Ever since Warden v. Hayden, 378 U.S. 294 (1967), established that the Government could seize ''mere evidence'' pursuant to a search warrant, the use of search warrants for items, such as personal papers and business records, became a viable legal possibility. In Warden v. Hayden, although the items of clothing seized were evidentiary, their seizure did not violate the Fifth Amendment privilege, since the items were not "'testimonial' or 'communicative' in nature, and their introduction therefore did not compel respondent to become a witness against himself ..." supra, 302-303. Rule 41(b) of the Federal Rules of Criminal Procedure echoes this holding and provides that: "A warrant may be issued ... to search for and seize any ... property that constitutes evidence of the commission of a criminal offense ...".

In 1976, the possibility that a search and seizure of business records might violate the Fifth Amendment privilege against self-incrimination was foreclosed in Andresen v. Maryland, 427 U.S. 463 (1976). The Supreme Court upheld the search of the defendant's law office and of the office of the real estate firm which he also controlled, although incriminating business records were found at both locations.
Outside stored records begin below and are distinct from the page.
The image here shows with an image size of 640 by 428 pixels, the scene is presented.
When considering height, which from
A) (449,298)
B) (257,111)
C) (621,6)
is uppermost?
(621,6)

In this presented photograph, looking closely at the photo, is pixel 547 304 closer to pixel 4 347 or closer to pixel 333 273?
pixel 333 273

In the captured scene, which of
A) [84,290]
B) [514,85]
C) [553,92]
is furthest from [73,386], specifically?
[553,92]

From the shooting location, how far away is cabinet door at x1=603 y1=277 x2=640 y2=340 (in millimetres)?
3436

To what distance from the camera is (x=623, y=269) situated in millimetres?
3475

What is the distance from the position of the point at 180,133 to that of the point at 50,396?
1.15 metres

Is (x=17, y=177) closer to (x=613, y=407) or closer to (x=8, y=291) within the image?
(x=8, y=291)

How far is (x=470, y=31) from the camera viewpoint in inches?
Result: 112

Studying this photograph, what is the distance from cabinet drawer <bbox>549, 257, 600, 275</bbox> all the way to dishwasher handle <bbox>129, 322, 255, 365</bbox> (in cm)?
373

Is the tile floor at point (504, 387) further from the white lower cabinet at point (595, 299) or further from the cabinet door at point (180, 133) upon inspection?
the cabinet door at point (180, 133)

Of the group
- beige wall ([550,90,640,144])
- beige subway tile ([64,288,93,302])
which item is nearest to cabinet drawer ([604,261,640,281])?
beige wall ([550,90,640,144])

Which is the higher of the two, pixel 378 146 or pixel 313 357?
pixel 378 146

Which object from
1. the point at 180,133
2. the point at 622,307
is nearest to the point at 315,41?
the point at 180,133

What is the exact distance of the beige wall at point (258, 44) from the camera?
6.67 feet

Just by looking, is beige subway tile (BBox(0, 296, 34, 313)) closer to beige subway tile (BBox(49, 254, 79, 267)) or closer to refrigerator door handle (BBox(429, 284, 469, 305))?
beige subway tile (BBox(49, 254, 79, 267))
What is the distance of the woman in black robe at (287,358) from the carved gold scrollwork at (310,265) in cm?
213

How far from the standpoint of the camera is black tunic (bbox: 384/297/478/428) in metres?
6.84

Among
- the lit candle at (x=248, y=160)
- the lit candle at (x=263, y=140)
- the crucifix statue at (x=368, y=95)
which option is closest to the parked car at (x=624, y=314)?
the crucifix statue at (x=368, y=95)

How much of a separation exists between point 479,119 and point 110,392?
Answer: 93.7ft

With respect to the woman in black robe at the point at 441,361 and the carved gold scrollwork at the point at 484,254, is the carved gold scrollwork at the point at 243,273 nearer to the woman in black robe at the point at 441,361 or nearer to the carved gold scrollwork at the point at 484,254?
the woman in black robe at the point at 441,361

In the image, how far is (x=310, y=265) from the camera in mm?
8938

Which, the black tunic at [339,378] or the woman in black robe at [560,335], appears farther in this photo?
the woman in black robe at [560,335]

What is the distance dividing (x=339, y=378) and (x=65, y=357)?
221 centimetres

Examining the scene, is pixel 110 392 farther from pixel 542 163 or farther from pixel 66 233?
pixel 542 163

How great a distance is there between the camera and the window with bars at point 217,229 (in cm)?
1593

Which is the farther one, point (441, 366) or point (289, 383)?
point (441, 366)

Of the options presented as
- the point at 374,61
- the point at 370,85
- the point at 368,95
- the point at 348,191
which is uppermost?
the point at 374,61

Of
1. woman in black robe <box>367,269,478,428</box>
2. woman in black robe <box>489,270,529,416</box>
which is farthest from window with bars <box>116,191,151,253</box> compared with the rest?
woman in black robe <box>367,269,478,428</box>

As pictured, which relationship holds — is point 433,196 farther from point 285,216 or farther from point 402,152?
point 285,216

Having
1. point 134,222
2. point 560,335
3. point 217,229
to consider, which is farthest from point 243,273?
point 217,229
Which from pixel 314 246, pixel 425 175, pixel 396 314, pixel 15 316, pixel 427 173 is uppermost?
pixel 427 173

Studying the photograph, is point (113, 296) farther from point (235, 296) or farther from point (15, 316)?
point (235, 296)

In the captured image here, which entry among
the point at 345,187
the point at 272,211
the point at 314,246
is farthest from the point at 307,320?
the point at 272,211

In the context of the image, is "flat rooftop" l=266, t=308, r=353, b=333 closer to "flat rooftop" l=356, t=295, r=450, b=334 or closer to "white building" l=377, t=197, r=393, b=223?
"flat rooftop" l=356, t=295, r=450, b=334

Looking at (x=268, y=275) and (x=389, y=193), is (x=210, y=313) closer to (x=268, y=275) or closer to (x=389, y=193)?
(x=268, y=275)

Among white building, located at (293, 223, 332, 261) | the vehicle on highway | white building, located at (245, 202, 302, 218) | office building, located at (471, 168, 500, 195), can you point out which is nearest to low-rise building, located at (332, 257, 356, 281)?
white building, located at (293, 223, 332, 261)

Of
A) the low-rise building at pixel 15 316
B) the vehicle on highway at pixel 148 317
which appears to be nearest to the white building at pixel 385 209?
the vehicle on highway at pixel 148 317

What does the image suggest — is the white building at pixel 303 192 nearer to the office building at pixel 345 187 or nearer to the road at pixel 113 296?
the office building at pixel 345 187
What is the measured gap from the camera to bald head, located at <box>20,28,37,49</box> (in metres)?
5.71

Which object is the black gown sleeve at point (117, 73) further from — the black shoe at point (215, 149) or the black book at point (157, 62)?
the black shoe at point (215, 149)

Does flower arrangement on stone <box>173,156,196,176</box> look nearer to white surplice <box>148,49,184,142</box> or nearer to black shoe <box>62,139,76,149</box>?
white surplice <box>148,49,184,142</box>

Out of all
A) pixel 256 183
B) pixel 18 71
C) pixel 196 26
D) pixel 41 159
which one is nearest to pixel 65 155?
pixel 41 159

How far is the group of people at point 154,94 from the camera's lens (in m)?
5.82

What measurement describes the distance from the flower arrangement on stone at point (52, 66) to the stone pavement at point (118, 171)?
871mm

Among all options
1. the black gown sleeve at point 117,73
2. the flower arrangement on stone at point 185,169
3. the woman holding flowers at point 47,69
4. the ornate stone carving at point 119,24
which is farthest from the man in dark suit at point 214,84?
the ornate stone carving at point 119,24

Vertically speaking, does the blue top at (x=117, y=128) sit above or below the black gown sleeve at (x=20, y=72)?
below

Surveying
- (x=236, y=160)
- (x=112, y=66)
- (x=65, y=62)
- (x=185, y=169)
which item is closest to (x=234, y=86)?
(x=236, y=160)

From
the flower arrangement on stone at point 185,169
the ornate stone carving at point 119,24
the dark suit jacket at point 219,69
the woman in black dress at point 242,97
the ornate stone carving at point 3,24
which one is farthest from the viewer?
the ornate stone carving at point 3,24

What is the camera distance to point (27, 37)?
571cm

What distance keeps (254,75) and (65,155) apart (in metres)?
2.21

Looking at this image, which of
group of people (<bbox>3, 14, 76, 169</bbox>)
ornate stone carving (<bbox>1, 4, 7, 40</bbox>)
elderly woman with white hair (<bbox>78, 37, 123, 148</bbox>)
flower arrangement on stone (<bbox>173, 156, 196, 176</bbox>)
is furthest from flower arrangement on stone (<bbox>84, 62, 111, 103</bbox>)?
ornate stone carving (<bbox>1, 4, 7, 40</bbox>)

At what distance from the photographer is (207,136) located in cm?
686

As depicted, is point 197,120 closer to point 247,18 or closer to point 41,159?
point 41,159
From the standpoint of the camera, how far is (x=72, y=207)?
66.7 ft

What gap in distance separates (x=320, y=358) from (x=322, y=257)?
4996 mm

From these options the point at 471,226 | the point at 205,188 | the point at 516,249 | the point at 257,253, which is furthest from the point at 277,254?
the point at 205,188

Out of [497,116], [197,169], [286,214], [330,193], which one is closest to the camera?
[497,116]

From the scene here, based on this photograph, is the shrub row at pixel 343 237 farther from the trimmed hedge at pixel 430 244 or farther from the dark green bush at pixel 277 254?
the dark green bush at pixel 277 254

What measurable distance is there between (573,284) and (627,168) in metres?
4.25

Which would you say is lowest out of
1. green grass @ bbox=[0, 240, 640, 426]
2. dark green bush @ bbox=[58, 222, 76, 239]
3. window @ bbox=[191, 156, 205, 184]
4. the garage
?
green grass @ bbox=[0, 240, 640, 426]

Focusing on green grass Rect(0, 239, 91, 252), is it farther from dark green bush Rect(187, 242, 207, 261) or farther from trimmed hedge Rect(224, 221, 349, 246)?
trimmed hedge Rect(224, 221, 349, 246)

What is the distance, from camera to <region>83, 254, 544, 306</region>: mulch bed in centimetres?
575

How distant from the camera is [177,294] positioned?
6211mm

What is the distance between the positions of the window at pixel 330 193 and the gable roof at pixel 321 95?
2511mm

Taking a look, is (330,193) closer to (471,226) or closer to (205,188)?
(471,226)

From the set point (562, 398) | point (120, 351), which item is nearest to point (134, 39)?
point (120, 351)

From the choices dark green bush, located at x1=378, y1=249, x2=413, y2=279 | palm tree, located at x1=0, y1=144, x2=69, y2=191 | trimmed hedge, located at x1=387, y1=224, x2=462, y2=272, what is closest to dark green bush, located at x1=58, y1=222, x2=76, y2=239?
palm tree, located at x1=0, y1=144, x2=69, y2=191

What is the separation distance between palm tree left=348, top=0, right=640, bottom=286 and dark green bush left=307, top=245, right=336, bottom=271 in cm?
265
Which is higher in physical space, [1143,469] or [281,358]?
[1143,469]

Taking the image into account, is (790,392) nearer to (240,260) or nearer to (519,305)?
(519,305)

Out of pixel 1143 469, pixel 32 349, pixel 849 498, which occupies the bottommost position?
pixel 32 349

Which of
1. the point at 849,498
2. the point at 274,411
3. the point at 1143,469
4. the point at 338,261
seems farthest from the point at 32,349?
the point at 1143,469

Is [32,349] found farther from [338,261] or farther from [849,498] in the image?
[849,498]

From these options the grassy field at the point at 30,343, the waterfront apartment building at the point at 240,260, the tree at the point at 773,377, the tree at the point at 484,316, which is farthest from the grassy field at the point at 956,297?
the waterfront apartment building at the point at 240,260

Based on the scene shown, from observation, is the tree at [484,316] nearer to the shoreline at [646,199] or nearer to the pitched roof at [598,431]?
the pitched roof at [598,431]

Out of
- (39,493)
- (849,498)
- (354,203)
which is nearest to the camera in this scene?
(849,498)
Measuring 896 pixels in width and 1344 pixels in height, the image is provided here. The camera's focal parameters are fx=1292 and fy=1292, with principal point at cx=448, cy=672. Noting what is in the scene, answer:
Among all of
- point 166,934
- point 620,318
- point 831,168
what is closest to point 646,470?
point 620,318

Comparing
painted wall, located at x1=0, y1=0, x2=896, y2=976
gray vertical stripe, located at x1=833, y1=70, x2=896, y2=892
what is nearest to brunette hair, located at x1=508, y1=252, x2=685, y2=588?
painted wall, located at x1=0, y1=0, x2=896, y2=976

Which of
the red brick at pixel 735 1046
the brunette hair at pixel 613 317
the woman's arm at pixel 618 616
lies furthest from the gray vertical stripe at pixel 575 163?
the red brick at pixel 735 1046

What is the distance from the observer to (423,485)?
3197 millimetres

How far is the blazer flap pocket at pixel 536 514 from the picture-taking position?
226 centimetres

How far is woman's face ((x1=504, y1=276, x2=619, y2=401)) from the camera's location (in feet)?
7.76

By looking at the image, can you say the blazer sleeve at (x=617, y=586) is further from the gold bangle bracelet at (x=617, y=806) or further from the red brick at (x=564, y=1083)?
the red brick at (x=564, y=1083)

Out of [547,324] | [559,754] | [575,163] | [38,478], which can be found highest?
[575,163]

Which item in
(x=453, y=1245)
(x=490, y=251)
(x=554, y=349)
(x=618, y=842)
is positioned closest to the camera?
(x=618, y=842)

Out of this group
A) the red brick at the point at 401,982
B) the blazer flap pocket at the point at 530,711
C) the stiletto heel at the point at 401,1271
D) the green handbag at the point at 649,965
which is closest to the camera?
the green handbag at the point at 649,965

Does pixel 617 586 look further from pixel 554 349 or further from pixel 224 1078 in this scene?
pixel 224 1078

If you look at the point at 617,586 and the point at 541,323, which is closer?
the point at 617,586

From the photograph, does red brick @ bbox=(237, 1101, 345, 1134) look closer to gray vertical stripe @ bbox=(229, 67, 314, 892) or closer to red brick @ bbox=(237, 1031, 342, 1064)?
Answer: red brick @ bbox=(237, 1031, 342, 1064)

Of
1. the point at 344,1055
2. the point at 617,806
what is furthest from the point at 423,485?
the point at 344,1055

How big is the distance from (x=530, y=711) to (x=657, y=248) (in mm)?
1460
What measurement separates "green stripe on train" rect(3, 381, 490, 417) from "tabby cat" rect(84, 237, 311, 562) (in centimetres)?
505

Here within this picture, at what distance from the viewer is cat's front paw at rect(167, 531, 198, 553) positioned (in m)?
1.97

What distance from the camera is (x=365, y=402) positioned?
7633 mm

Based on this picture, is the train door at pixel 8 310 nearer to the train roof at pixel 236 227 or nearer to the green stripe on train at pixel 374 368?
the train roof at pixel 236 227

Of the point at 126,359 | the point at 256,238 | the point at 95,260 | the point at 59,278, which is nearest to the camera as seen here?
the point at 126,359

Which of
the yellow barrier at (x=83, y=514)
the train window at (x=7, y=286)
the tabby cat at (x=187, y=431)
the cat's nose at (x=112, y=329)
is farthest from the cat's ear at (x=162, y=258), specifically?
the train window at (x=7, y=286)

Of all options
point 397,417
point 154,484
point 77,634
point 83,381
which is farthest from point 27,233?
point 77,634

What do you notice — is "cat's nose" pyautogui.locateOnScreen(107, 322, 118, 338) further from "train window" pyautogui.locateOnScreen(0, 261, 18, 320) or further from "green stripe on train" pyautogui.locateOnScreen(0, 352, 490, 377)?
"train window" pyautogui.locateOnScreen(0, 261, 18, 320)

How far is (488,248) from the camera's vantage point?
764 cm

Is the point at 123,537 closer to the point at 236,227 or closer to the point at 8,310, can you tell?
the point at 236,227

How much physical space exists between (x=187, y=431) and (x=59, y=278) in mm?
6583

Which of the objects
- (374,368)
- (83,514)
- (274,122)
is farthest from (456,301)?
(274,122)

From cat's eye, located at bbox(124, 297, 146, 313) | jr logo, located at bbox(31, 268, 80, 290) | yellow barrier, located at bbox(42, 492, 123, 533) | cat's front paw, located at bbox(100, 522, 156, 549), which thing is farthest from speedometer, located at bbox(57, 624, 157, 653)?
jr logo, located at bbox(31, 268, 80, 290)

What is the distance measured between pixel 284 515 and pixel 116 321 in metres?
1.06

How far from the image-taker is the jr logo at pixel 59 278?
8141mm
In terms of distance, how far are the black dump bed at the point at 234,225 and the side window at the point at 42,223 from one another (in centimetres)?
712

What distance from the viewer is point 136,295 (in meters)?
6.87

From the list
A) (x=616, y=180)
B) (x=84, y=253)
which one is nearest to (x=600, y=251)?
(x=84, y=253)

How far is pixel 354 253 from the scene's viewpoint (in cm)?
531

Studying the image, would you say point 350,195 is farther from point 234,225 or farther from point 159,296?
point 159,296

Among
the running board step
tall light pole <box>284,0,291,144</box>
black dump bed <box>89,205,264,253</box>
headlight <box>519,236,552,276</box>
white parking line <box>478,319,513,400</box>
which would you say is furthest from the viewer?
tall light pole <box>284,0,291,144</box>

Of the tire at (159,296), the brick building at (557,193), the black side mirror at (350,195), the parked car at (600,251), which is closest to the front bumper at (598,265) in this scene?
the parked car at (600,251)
The Court based its opinion on the finding that the individual against whom the search was directed was not required to aid in the discovery, production, or authentication of incriminating evidence; thus, the seizure of the business records was not a violation of the Fifth Amendment. Cf. United States v. Doe, 52 U.S.L.W. 4296 (Feb. 28, 1984).

The Supreme Court's approval of a law office search in Andresen lends some support to similar searches in the future. However, the issue of attorney/client privilege or work-product doctrine was not specifically addressed in Andresen and is, therefore, still a matter of controversy and sensitivity. In , the search's legality may depend on whether the status in the investigation of the individual whose property is searched is that of a disinterested third party or whether he is believed to have engaged in criminal conduct. See Zurcher v. Stanford Daily, 436 U.S. 547 (1978); United States v. Bithoney, 631 F. 2d l (1st Cir. 1980), cert. denied, 449 U.S. 1083 (1981).

Because the questions of privilege and status in the investigation remain sensitive legal issues, the Tax Division has decided to delegate the authority to approve search warrants in tax cases only in those limited instances where the search warrant is directed at offices, structures, or premises owned, controlled, or under the dominion of the subject or target of a criminal investigation. The subject, or target, moreover, must not fall into the exempted categories listed in the delegation order, which categories we deem to be of such a sensitive nature, from the perspective of tax law enforcement, that prior approval of the Tax Division is still required before a search warrant is obtained.

Aside from questions of strict legality, search warrants in tax investigations involve potential problems and issues intrinsic to tax cases. The concept of seizing personal or business books and records as the evidence or instrumentality of a crime is not as direct or simple a problem as is the seizure of a contraband. These documents usually contain much personal and confidential information and these very same documents, which, by their own nature, are not unusual, illegal or dangerous, will be the evidence of or the instrumentality of the crime to be charged. In addition to the controversial nature of such a seizure of documents, the requirement that the items to be seized must be named with specificity is more difficult to meet. In tax cases, the warrant must be specific, not only regarding the items to be seized and the place searched, but a specific time frame must also be stated.